Erika Heineken has the distinctive honor of holding two World Champion Formula Kiteboarding Championship titles, two North American Championship titles as well as four Canadian National Championship titles. Heineken, 30, grew up in Larkspur and attended high school at Marin Academy, and she and younger brother Johnny are fixtures in the local sailing and kiteboarding scene. An engineer with the City of San Francisco Department of Public Works, Heineken lives in Corte Madera with husband John Tilney, their new baby Cody Heineken Tilney, and chocolate lab Belle.
1. Where did you develop a passion for water sports?
My dad started windsurfing in the late 1970s and when my brother and I got to the age where we could learn to windsurf he immediately threw us on a board. Dad has also been a long time member of the St. Francis Yacht Club so we got on the water when we were very young. There are photos of me sailing on my parents’ boat in the Delta when I was a month old. Johnny and I learned to sail dinghies in the Richmond Yacht Club Junior Sailing Program when we were very young. I also coached sailing at the San Francisco Yacht Club for many years, and was on the University of Vermont sailing team.
2. How did you get into kiteboarding?
Once Johnny converted over to kiting, I saw how much progress he made in a short time and was convinced I had to switch as well. I learned on a trip to Costa Rica one winter when I was in college — what started as a surf trip turned into a kiting trip. I ended up changing my ticket to stay for a month to learn to kite and became pretty competent. I returned home, bought kites and the rest is history.
3. Do you think other sports you played helped you develop as a kiter?
I have played volleyball really competitively since fourth grade and through two years of college at the D3 level. I don’t know how much transferred over to kiting but definitely the competitive spirit did. I am quite competitive when it comes to the top level!
4. What have been your biggest accomplishments in kiteboarding?
I won the World Championships (2012 in Cagliari, Italy, and 2013 in Boao, China), on the Formula Race Board, and I won a tour on the hydrofoil at a time when that form of kiting was very new.
5. What was the most well-earned award?
The first World Championship I won was in Sardinia, Italy, in 2012. It had just been announced that kiting would replace windsurfing in the Olympics so not only was there way more attention all of a sudden internationally at this regatta but it was also the year Johnny and I won the world titles together.
6. How often do you get to hang out with brother Johnny?
We see each other more in the summer when it’s kiting season, and during the winter we try to make time to take our dogs, brown labs who are sisters, for hikes and throw a Frisbee for them.
7. How do you stay in shape and specifically for kiting?
When I’m sailing I try to exercise outside — hike, bike and kite. I’m at the top of my game in the summer when I’m kiting as I’m getting all the exercise I need. We sometimes ride our bikes home from work in the city and I love that. In the winter I try to squeak by with just sailing on weekends and going to the gym but that’s more for my mental health.
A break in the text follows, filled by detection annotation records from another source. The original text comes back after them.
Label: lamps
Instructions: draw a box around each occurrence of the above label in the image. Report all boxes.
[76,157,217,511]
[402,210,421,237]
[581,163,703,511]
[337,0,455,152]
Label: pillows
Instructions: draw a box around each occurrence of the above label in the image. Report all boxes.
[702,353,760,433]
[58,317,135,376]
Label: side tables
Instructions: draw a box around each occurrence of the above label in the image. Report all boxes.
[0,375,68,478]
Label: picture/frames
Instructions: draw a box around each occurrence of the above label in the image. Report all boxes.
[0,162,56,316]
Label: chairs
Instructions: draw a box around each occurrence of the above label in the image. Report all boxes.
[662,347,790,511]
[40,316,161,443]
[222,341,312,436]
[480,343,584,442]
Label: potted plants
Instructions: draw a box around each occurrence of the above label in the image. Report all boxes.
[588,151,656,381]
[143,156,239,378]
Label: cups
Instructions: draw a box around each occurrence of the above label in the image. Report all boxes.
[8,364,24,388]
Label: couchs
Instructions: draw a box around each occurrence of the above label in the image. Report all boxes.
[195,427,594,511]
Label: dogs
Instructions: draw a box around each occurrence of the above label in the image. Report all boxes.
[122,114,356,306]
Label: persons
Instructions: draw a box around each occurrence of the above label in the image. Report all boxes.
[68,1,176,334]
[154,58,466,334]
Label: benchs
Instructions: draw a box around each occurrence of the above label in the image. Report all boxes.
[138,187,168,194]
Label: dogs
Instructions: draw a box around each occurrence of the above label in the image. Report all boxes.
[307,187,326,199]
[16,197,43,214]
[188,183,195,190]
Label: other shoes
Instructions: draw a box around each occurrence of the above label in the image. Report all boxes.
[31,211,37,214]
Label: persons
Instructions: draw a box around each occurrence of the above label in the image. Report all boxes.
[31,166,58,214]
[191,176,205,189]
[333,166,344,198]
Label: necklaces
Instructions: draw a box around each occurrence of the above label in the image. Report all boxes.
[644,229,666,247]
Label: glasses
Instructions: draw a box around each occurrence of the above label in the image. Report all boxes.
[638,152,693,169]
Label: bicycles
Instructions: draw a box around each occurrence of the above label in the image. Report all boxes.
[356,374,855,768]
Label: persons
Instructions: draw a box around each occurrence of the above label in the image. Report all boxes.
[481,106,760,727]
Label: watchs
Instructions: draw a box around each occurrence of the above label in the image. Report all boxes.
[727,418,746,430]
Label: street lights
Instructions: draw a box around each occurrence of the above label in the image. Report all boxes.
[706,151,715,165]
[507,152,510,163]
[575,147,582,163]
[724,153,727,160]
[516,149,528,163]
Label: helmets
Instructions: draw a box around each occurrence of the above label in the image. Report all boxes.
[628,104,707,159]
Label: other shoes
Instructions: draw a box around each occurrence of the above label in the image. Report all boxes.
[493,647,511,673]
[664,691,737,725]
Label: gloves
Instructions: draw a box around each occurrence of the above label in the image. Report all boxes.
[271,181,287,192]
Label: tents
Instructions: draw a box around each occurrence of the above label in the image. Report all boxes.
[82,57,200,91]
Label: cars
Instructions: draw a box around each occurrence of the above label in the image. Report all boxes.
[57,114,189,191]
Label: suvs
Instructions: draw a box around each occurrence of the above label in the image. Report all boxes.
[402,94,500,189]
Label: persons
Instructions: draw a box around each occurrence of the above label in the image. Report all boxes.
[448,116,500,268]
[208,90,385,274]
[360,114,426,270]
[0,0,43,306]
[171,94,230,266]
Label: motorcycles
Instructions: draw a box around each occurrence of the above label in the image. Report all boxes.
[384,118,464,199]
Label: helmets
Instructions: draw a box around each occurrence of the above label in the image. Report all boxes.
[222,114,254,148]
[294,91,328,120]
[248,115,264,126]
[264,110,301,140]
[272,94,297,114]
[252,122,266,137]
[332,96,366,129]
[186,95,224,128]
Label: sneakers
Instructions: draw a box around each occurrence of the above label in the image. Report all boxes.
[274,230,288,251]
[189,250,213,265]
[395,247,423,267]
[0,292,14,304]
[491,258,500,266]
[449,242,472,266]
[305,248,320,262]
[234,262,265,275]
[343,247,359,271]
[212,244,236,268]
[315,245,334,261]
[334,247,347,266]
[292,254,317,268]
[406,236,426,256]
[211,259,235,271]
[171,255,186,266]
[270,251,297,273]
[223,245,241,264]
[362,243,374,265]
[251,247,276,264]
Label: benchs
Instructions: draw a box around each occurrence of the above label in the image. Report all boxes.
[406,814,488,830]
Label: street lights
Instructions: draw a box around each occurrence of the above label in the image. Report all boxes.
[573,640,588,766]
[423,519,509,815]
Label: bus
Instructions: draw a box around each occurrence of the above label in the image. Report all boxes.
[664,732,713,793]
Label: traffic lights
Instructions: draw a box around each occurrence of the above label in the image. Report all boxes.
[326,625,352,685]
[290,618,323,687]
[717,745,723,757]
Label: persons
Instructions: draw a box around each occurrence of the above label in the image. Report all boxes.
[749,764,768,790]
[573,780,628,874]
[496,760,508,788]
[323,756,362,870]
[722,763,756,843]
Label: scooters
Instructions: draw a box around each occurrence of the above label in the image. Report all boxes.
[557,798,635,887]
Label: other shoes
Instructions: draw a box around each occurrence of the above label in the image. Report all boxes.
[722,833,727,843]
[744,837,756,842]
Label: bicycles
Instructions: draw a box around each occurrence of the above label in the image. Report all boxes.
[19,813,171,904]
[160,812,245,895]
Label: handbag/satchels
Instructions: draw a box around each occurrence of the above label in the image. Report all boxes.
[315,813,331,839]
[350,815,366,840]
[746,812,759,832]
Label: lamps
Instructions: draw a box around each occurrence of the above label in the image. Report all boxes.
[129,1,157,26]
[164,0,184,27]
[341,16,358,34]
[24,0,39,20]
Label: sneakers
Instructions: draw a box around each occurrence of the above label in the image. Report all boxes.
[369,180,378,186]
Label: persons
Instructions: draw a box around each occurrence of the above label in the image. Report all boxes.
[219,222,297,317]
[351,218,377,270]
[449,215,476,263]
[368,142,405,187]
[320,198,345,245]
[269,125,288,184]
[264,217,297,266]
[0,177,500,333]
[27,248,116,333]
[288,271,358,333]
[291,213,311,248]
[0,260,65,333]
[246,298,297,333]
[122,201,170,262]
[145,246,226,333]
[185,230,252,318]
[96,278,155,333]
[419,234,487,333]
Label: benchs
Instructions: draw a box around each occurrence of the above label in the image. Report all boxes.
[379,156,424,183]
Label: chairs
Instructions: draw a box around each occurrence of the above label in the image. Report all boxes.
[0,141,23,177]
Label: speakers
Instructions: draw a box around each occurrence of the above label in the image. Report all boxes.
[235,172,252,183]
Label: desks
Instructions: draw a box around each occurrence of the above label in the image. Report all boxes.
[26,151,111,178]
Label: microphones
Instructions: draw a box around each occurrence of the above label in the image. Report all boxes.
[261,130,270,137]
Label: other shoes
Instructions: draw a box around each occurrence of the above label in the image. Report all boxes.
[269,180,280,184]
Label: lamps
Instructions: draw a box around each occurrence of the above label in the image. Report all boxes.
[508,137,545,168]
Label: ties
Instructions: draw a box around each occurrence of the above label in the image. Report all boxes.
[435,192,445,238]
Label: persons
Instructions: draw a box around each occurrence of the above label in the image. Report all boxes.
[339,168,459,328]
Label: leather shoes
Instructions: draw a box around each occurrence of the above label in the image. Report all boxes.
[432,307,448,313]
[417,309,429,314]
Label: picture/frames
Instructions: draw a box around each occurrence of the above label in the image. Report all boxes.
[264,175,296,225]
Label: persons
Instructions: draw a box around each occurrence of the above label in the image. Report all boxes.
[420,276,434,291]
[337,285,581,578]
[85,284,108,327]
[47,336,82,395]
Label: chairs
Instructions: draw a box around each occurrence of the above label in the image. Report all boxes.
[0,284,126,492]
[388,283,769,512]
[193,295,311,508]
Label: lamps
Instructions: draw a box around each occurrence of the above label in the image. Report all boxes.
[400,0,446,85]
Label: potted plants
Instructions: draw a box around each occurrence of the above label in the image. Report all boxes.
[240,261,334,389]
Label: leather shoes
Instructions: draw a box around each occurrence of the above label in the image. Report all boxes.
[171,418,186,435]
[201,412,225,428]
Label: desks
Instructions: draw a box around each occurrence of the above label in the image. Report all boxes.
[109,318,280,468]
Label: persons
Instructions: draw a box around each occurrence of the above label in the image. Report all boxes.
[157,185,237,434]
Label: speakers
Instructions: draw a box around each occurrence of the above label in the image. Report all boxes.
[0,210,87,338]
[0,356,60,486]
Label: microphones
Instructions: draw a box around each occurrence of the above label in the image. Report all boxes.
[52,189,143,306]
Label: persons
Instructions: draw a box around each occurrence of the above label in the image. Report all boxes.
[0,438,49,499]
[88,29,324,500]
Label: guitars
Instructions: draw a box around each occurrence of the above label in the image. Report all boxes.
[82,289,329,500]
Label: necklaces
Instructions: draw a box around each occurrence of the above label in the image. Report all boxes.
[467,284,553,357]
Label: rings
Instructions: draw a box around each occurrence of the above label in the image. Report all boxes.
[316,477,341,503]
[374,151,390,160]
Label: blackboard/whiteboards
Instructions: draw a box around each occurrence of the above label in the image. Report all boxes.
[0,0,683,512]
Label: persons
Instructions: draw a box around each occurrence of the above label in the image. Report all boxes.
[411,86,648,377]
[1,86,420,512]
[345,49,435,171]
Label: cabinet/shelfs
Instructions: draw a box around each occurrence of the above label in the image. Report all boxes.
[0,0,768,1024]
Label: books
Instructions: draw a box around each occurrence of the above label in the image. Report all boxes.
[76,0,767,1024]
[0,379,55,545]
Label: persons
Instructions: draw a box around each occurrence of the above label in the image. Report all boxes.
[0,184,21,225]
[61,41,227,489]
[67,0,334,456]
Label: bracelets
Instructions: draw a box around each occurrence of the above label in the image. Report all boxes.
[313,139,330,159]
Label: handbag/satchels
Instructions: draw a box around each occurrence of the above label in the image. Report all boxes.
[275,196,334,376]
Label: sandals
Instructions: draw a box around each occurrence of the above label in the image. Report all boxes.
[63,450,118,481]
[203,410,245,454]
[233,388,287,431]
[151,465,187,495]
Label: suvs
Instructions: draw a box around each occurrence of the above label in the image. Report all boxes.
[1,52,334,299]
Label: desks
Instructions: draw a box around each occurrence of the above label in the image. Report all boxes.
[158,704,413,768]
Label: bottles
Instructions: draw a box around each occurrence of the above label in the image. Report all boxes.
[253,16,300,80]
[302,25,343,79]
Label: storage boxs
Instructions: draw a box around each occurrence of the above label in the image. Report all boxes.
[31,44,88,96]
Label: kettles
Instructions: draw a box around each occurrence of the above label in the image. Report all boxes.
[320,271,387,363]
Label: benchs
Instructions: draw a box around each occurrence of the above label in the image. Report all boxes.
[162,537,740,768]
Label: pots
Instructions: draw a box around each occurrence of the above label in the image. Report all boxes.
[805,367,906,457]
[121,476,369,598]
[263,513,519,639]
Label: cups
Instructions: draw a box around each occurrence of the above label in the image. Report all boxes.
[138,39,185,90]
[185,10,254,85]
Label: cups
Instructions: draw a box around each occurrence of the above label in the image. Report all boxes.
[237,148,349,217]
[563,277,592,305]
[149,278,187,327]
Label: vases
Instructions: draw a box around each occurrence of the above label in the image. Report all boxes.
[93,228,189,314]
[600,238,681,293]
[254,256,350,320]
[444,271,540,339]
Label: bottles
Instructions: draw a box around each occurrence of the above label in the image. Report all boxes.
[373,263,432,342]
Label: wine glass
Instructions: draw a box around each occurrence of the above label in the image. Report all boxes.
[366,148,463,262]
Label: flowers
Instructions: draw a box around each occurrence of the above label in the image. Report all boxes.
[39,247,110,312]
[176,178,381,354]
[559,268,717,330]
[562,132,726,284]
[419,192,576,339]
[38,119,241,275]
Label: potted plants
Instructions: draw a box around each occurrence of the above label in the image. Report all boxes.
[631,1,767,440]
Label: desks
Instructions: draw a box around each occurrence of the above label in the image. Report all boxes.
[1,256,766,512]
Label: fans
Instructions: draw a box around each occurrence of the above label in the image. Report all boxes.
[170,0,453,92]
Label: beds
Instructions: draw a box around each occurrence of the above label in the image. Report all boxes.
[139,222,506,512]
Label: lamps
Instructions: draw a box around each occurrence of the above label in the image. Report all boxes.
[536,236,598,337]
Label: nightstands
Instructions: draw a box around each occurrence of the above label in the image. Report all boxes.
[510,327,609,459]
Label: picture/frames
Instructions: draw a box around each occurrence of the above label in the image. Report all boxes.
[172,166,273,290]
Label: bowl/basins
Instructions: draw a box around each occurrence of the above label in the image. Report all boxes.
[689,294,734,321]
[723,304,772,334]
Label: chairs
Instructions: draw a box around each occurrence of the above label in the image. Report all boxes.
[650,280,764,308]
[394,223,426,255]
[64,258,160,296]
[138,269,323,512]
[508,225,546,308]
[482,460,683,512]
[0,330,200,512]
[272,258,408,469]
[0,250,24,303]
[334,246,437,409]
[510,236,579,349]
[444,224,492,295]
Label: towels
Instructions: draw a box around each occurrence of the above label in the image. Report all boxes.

8. How do you juggle a career while competing as an elite athlete?
It’s not easy. For about four years I was very focused on kiting and used all of my free time to compete internationally. Now I’m re-evaluating that decision after not kiting for the past nine months and considering how intensely I want to go back. Luckily my work has been flexible enough to allow me to take extra time off.
9. What is your philosophy now that you have a baby; will you stay active in the sport?
We’re not going to try to change our lives too much. Cody will be in tow with us wherever we go (laughs)! Whether he likes it, we’ll have to wait to find out. He’ll go to daycare when I go back to work but on the way home, the beach is between work and home and his grandparents are just down the street so luckily we have a lot of help so I think we’ll still manage to get back into our kiting routine a few days a week.
10. What’s your advice and encouragement for women wanting to learn how to kite?
Being comfortable in the water is No. 1 and skills from other board sports will really accelerate the process but isn’t required. It also pays to learn to fly a small trainer kite before taking a lesson.